_Task directions_.
Write out the records verbatim, beginning at the line that contains "Examining the items" and stopping after the last line of the records.
* * * * * * * * *
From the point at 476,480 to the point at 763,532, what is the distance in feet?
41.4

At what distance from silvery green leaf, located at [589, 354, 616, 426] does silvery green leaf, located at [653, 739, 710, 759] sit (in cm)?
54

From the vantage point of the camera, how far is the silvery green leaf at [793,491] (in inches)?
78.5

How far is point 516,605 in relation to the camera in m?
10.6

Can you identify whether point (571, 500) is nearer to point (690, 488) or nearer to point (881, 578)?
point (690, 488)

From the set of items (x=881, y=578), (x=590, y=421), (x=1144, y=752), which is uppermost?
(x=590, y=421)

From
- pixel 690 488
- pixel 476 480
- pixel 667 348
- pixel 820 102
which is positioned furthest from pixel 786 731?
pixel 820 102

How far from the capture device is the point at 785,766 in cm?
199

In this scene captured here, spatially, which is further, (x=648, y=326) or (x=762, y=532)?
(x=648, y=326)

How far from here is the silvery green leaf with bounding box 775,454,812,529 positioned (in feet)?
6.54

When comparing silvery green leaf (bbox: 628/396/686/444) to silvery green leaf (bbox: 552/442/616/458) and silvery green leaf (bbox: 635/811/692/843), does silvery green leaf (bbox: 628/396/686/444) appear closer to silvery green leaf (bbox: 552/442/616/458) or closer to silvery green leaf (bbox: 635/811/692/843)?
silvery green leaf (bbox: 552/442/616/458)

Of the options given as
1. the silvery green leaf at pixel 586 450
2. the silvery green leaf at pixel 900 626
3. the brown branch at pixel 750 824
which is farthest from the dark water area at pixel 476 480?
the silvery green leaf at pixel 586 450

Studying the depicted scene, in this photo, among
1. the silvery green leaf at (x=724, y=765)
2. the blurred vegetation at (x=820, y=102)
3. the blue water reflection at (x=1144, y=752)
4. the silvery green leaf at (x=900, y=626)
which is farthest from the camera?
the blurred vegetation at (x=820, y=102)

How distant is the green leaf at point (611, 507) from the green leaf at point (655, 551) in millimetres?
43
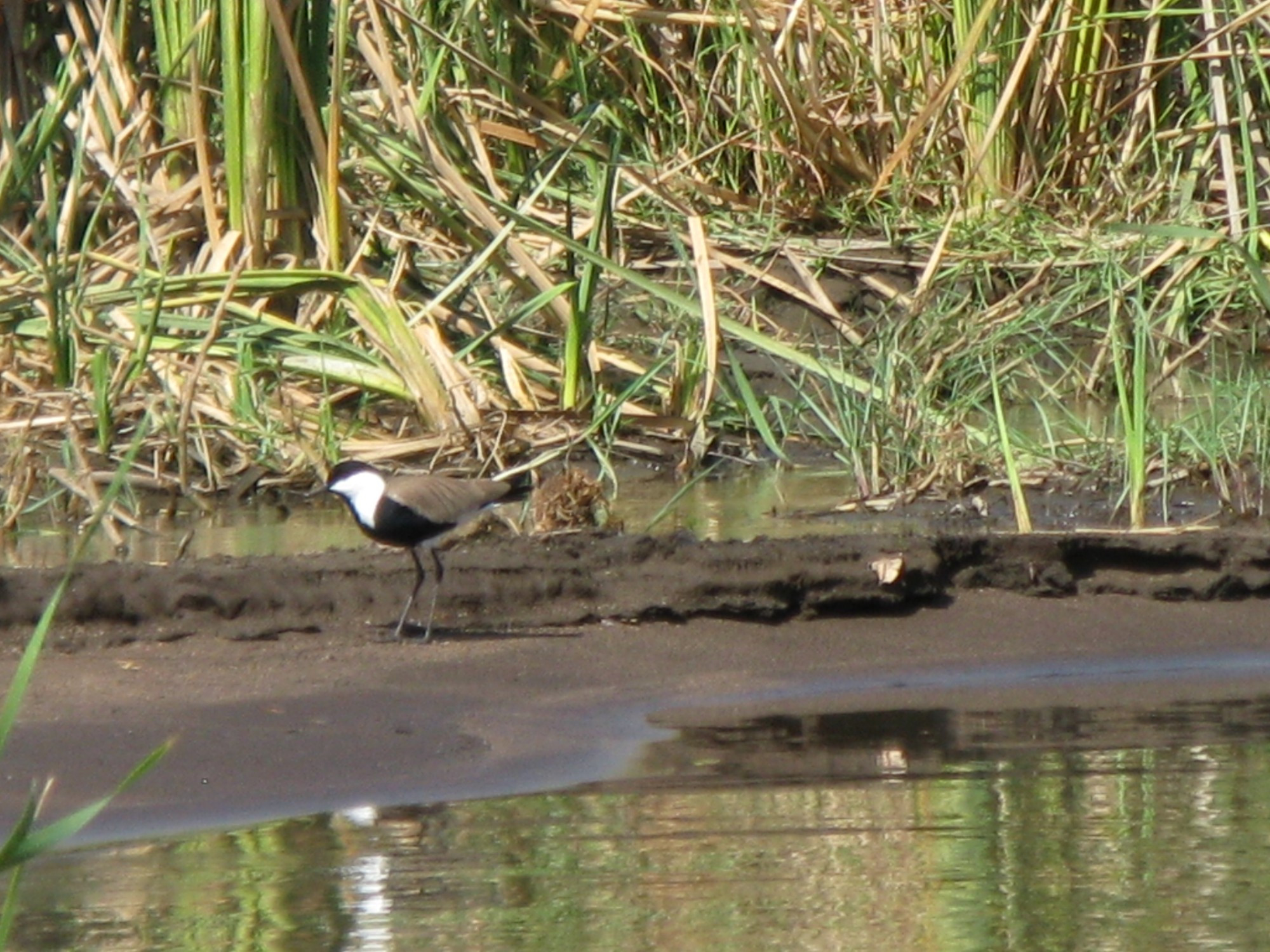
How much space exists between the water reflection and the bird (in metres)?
1.17

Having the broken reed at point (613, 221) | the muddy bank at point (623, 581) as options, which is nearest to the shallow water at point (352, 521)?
the broken reed at point (613, 221)

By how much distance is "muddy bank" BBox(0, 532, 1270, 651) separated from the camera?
5734 millimetres

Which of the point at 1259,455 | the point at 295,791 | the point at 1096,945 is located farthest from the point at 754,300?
the point at 1096,945

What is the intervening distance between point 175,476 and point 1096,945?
4640mm

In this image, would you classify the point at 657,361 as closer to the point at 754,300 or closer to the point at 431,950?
the point at 754,300

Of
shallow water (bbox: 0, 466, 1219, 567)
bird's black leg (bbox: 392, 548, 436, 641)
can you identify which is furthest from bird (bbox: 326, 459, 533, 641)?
shallow water (bbox: 0, 466, 1219, 567)

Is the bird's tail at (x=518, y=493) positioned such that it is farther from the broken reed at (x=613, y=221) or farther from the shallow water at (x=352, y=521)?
the broken reed at (x=613, y=221)

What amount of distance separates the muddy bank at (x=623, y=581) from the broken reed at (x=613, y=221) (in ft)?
1.50

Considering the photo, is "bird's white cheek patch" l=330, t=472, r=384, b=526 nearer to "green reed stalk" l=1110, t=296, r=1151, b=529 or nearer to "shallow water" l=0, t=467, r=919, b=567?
"shallow water" l=0, t=467, r=919, b=567

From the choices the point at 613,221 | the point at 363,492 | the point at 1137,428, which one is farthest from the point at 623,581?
the point at 613,221

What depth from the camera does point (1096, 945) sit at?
145 inches

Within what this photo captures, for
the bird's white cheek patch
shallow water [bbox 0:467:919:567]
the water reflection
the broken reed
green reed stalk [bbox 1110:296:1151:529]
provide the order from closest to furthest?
the water reflection
the bird's white cheek patch
green reed stalk [bbox 1110:296:1151:529]
shallow water [bbox 0:467:919:567]
the broken reed

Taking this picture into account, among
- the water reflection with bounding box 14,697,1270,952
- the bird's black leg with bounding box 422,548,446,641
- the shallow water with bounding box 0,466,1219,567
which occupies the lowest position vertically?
the water reflection with bounding box 14,697,1270,952

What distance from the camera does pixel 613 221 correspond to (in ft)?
29.7
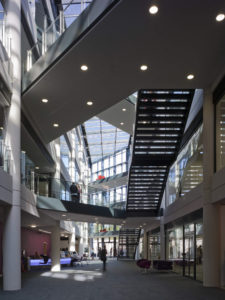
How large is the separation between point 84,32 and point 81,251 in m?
37.9

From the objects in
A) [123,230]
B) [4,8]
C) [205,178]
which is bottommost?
[123,230]

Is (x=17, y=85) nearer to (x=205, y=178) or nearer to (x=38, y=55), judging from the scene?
(x=38, y=55)

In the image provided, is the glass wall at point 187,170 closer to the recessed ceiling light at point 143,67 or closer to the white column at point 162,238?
the white column at point 162,238

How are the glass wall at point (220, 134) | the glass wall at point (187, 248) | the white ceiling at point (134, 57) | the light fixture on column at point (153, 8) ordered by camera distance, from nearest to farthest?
the light fixture on column at point (153, 8) → the white ceiling at point (134, 57) → the glass wall at point (220, 134) → the glass wall at point (187, 248)

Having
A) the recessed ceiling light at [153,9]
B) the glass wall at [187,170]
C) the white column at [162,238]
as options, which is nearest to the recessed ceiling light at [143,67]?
the recessed ceiling light at [153,9]

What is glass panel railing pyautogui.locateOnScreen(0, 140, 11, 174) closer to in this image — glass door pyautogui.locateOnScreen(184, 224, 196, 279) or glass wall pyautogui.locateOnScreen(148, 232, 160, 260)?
glass door pyautogui.locateOnScreen(184, 224, 196, 279)

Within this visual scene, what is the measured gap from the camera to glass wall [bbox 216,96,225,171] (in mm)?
13164

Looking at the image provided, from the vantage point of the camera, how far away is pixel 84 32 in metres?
9.92

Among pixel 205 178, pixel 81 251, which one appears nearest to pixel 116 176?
pixel 81 251

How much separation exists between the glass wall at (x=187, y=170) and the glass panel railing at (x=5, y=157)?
25.6ft

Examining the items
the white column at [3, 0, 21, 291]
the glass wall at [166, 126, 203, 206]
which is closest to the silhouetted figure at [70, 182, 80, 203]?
the glass wall at [166, 126, 203, 206]

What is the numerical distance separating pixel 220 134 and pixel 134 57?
4675 mm

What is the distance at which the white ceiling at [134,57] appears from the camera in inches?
* * * * * * * * *
_Final result_.
Examining the items
the white column at [3, 0, 21, 291]
the glass wall at [166, 126, 203, 206]
which is closest to the silhouetted figure at [70, 182, 80, 203]?
the glass wall at [166, 126, 203, 206]

What is the numerical distance separating pixel 220 134 and pixel 134 57?
4675 mm

What is the distance at which the white ceiling at [134,57] appears from the camera in inches?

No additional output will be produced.